• Your goal: Please return all of the material below word for word, leaving out the pictures.

• Listed entries:

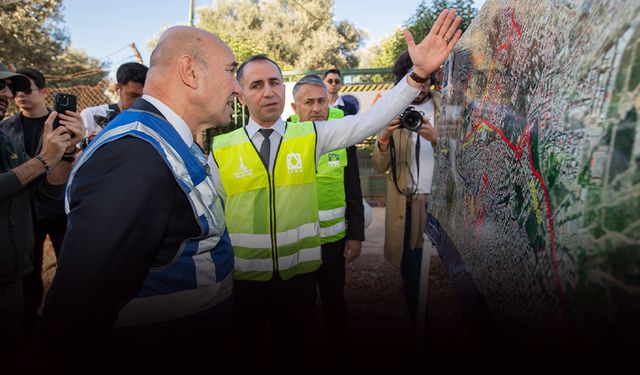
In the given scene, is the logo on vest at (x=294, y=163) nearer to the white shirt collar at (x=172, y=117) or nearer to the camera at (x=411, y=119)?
the camera at (x=411, y=119)

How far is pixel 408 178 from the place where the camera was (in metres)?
3.20

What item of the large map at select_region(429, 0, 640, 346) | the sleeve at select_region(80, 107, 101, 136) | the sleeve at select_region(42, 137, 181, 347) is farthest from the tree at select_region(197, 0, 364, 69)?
the sleeve at select_region(42, 137, 181, 347)

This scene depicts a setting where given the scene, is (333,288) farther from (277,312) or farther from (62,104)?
(62,104)

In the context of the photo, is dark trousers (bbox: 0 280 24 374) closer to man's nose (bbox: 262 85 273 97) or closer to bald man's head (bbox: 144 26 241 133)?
bald man's head (bbox: 144 26 241 133)

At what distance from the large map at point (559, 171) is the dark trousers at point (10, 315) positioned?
2.45 m

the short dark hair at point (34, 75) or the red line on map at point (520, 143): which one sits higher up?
the short dark hair at point (34, 75)

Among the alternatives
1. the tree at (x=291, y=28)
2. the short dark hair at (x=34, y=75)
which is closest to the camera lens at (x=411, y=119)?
A: the short dark hair at (x=34, y=75)

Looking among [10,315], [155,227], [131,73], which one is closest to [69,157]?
[131,73]

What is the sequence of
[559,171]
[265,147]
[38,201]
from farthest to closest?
[38,201]
[265,147]
[559,171]

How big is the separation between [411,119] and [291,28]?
27515 mm

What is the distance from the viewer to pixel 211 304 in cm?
143

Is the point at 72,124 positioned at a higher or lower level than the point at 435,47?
Result: lower

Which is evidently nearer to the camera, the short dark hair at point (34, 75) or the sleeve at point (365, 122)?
the sleeve at point (365, 122)

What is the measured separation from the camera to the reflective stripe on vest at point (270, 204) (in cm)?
224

• Solution to this task:
In the given scene, is the logo on vest at (x=294, y=163) nearer to the white shirt collar at (x=172, y=117) or nearer to the camera at (x=411, y=119)?
the camera at (x=411, y=119)

How far is pixel 408 178 from the place where the camera was (in metres)?
3.20

What item of the large map at select_region(429, 0, 640, 346) | the sleeve at select_region(80, 107, 101, 136) | the sleeve at select_region(42, 137, 181, 347) is farthest from the tree at select_region(197, 0, 364, 69)?
the sleeve at select_region(42, 137, 181, 347)

This scene depicts a setting where given the scene, is (333,288) farther from (277,312) or farther from (62,104)?
(62,104)

In the context of the photo, is dark trousers (bbox: 0 280 24 374) closer to man's nose (bbox: 262 85 273 97) or closer to bald man's head (bbox: 144 26 241 133)?
bald man's head (bbox: 144 26 241 133)

At what distance from the large map at point (559, 171) is the dark trousers at point (10, 315) positioned?
2.45 m

the short dark hair at point (34, 75) or the red line on map at point (520, 143): which one sits higher up?
the short dark hair at point (34, 75)

Among the alternatives
1. the tree at (x=291, y=28)
2. the short dark hair at (x=34, y=75)
which is closest to the camera lens at (x=411, y=119)?
A: the short dark hair at (x=34, y=75)

Looking among [10,315], [155,227], [131,73], which one is closest to [69,157]?
[131,73]

What is the sequence of
[559,171]
[265,147]
[38,201]
from farthest to closest?
[38,201]
[265,147]
[559,171]

How big is the separation between [411,119] and [291,28]?
27515 mm

What is the distance from the viewer to pixel 211 304 in cm?
143

Is the point at 72,124 positioned at a higher or lower level than the point at 435,47?
Result: lower

Which is evidently nearer to the camera, the short dark hair at point (34, 75) or the sleeve at point (365, 122)?
the sleeve at point (365, 122)

What is the measured separation from the camera to the reflective stripe on vest at point (270, 204) (in cm)?
224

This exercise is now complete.